USDA finding ways to waste other people's money
GOVERNMENT officials seldom appear bothered by throwing taxpayer money down a hole. That's not a new observation, but its validity is reinforced by Rep. Steve Russell's latest “Waste Watch” report.
Russell, R-Choctaw, highlights dubious government spending several times each year and his latest report focuses on federal Farm Bill abuses.
The U.S. Department of Agriculture administers the federal Supplemental Nutrition Assistance Program (SNAP), or food stamps. But the agency's inspector general has concluded the USDA's Food and Nutrition Service “lacks procedures for oversight and enforcement activities related to retailer fraud.”
Thus, Russell's report notes, $5.3 million has been wasted “because businesses that had been permanently ineligible from the program were still able to receive SNAP benefits.” The agency also failed to collect $6.7 million in fees.
In just one instance, “two brothers in Pennsylvania were giving control of their companies to each other every time one of them was disqualified.
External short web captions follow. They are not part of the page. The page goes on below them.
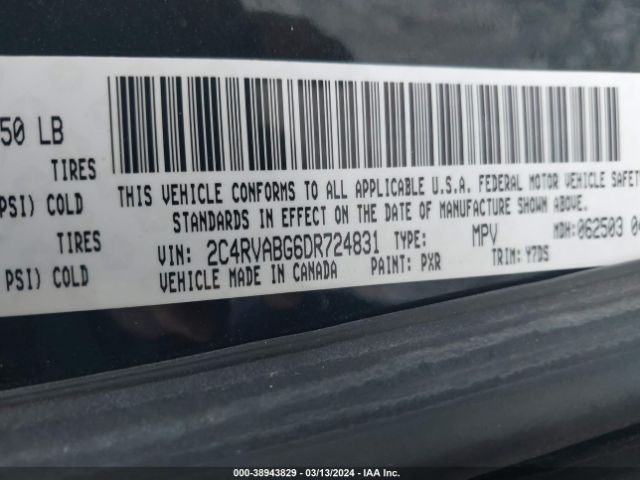 Photo 8 VIN: 2C4RVABG6DR724831 - VOLKSWAGEN ROUTAN 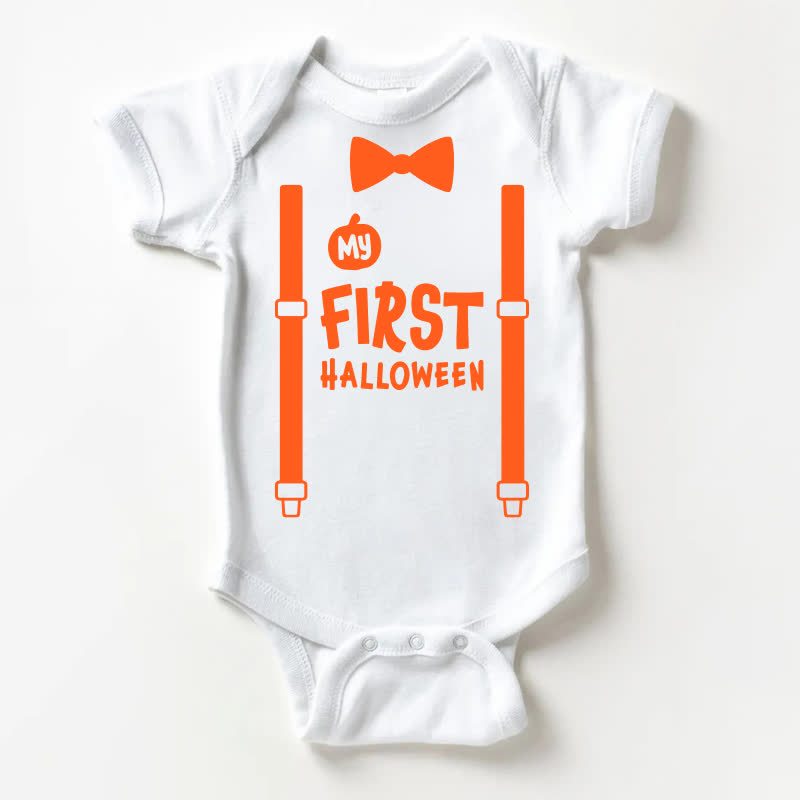 MY FIRST HALLOWEEN Baby Bow Tie White Bodysuit - White - 18-24M - image 1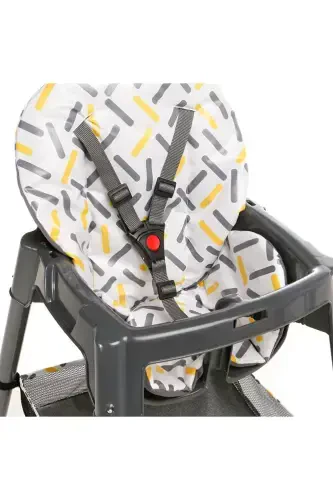 Mama Sandalyesi Bebek Mama Yemek Sandalyesi Portatif Sepetli Oyuncaklı Sök Tak Ön Tepsili-Gri - 7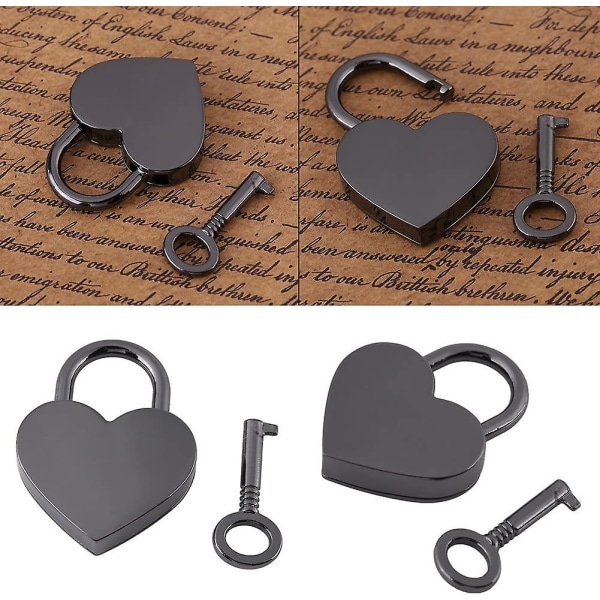 Mini hengelåser med nøkler, liten hjerteform hengelås med nøkkel for bagasjepose Dagbok smykkeskrin (6 stk)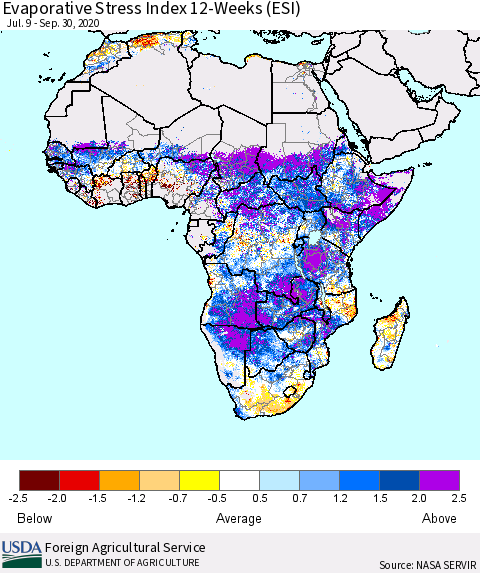 Africa Evaporative Stress Index (ESI), 12-Weeks Thematic Map For 9/28/2020 - 10/4/2020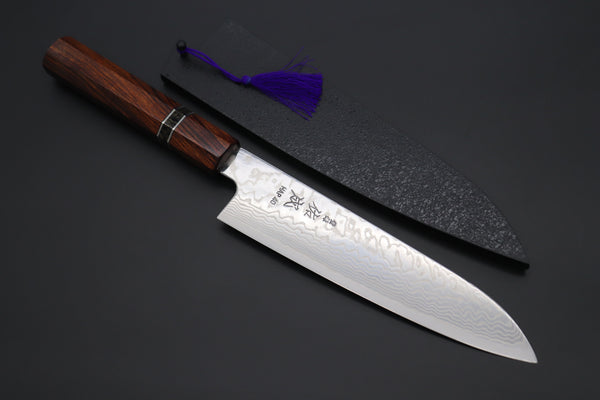 Custom Limited Edition, Sukenari HAP-40 Nickel Damascus Wa Santoku 190mm (7.4 inch, SCL-509)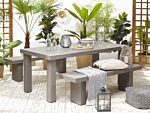 Garden Dining Table Grey Concrete 180 X 90 Cm 6 Seater Water Resistant Beliani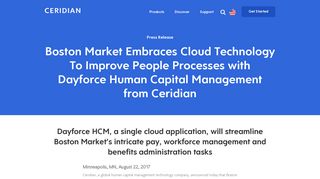 Boston Market Embraces Cloud Technology | Dayforce HCM - Ceridian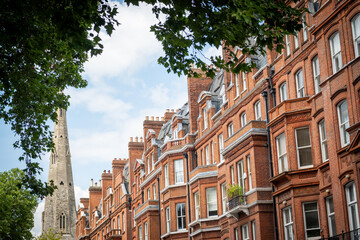 LONDON- Upmarket residential street of large mansion townhouses borough of Kensington & Chelsea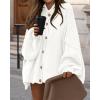 imageBTFBM Cardigan Sweaters for Women 2025 Fall Winter Outwear Lantern Long Sleeve Button Down Oversized Chunky Knit CoatsWhite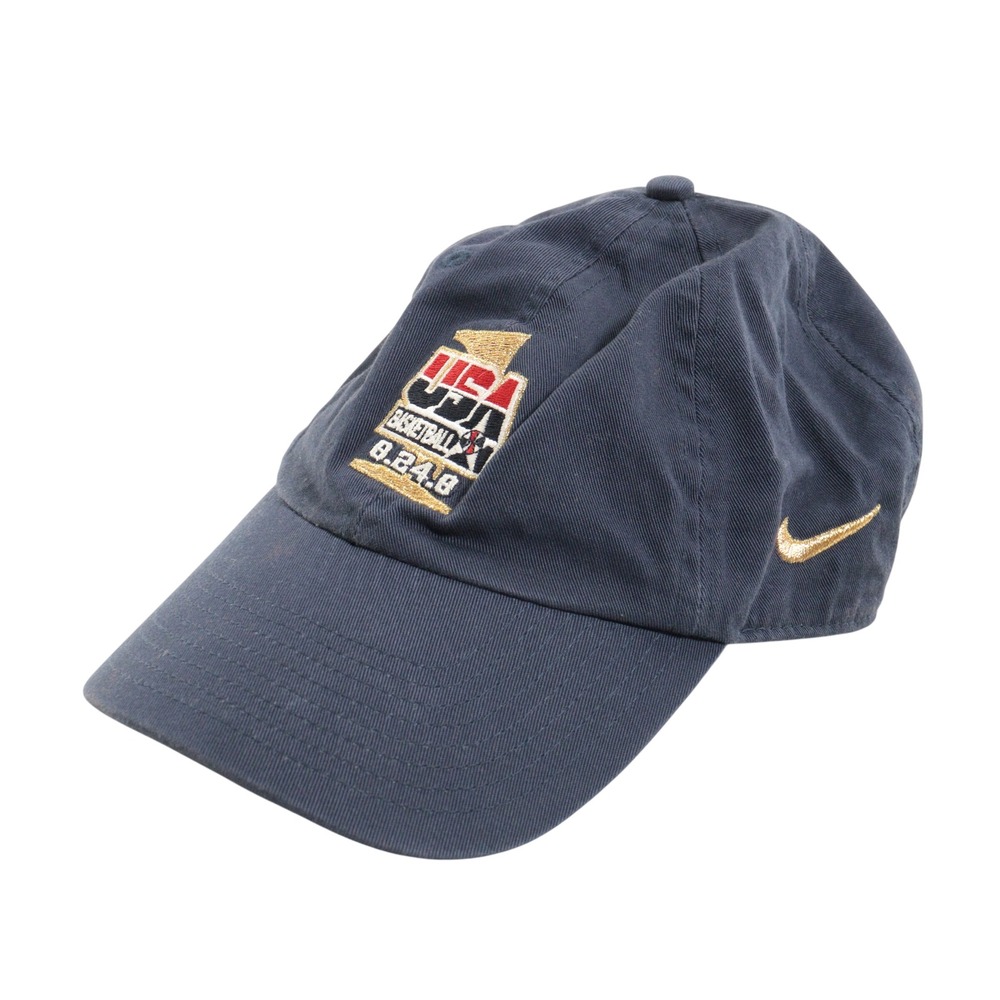 Vintage Nike Team USA Basketball Hat Cap Navy Blue Cotton One Size Strapback 90s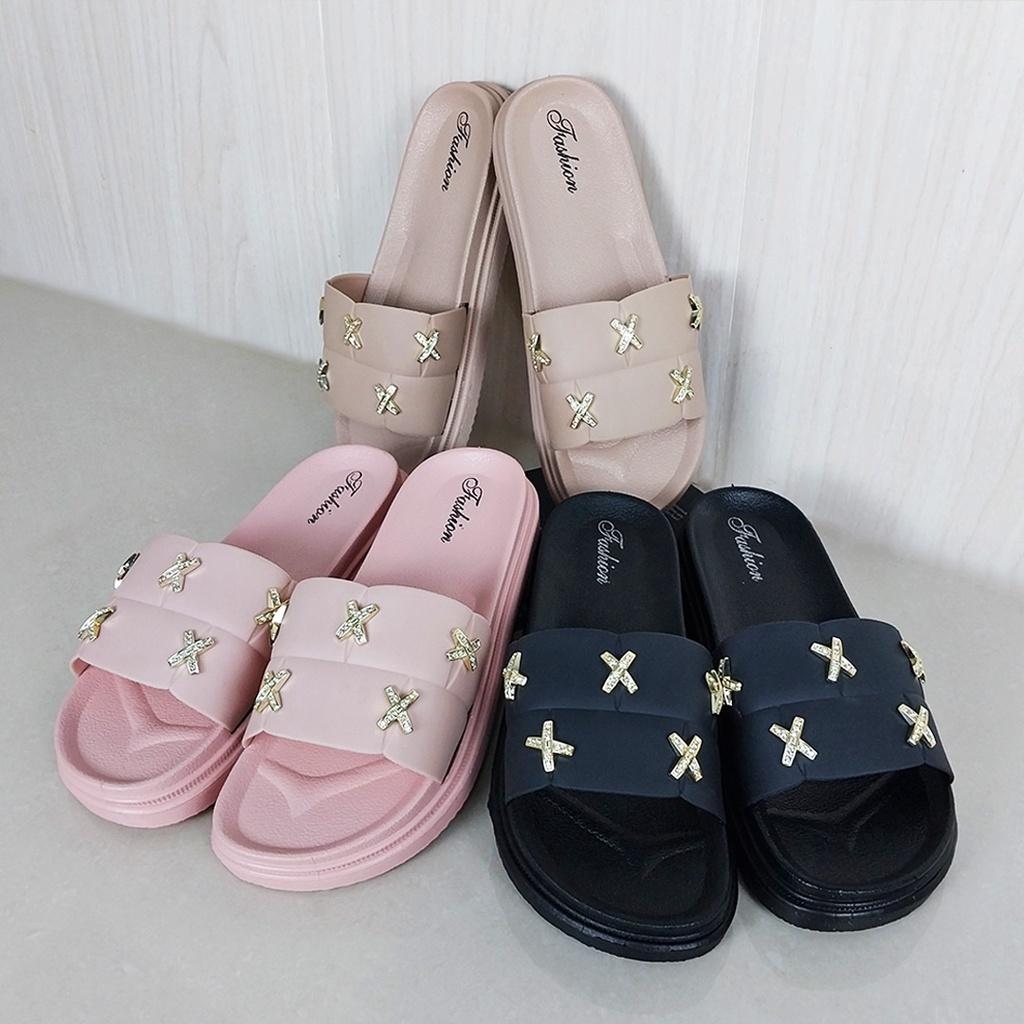 Sandal Slop Flat Sandal Wanita Slip On Fashion Style Cewek Motif Sandal Kasual Nyaman Lentur Empuk PVC Satu7an SPT-48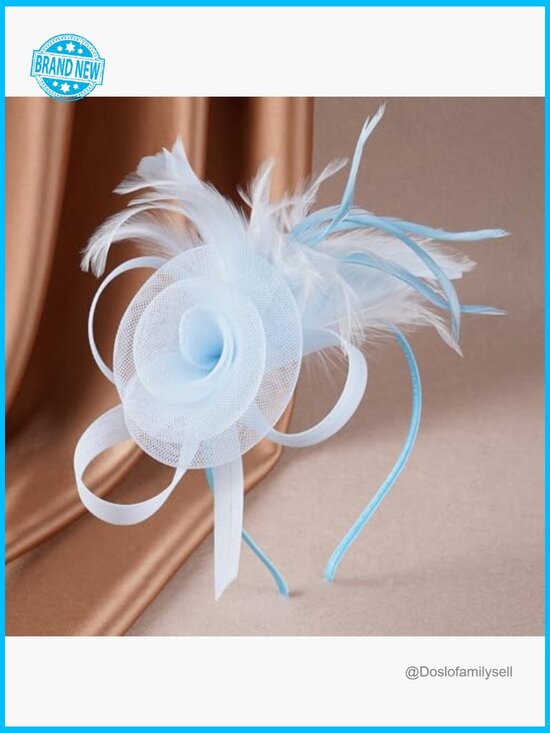 Victorian Feather Fascinator Hat Derby Tea Party Headpiece Hairpin Clip main image 7
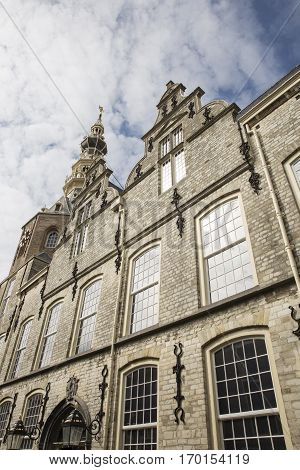 front of the old gothic town hall Zierikzee the Netherlands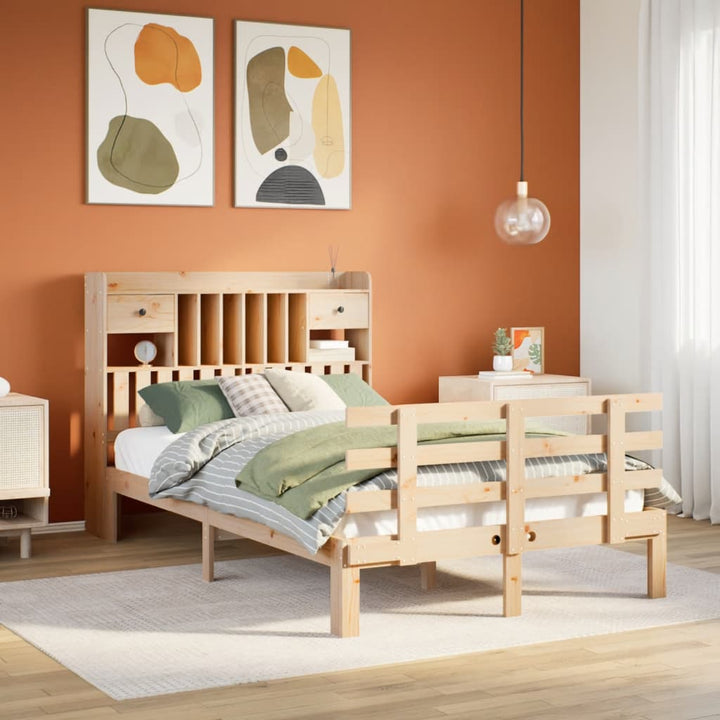 Säng Med Bokhylla Utan Madrass 135X190Cm Massiv Furu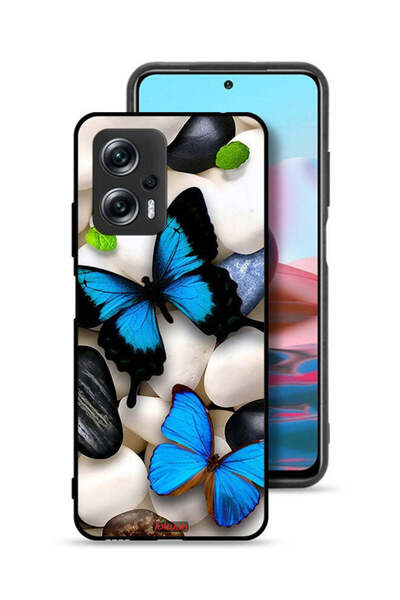 Tolwak غطاء حماية لهاتف شاومي ريدمي نوت 11T برو 5G بنقشة فراشات على أحجار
FNS never caught these transfers, but investigators found 51 cases where this happened.”
Furthermore, 568 store owners “were found to have continued participating in SNAP at new locations when their other businesses were disqualified. Investigators discovered that FNS was missing basic oversight duties such as performing criminal background checks before allowing retailers to participate in SNAP.”
Gosh, how could that go wrong?
The federal Farm Bill has long included an initiative for beginning farmers. A 2015 audit found the program spent approximately $3.9 billion in 2012 and 2013. But Office of Inspector General investigators concluded the USDA “can neither ensure that the $3.9 billion of beginning farmer assistance in fiscal years 2012 and 2013 has achieved effective and measurable outcomes nor determine if three decades of beginning farmers assistance has resulted in sustainable farming operations.”
Russell's report notes the audit found “a major obstacle in measuring the success of beginning farmers' assistance is the department's lack of a standard definition of ‘beginning farmer.'”
The USDA also administers a Specialty Crop Block Grant Program created to “enhance the competitiveness of specialty crops.” The program spends about $60 million each year.
The problem is that agency officials rarely see a crop they don't think is special. The program subsidizes more than 300 plants and crops. The list of “special” crops includes things like apples, peaches, pears, strawberries, blueberries, cashews, tomatoes, beets, beans, and peas. Yet quinoa, for some reason, is not considered a “special” crop.
Specialty crops are defined in law as “fruits and vegetables, tree nuts, dried fruits, and horticulture and nursery crops, including floriculture.” The USDA admits this definition, “although more exact than previous legal definitions, leaves a certain amount of latitude in interpretation.” No kidding.
It appears federal officials think every farmer is a “beginning” farmer raising a “specialty” crop deserving multiple forms of taxpayer subsidy, and that criminal activity isn't necessarily a reason to deny someone participation in federal programs.
No private business would ever be so careless. But then, private business owners are spending their own money.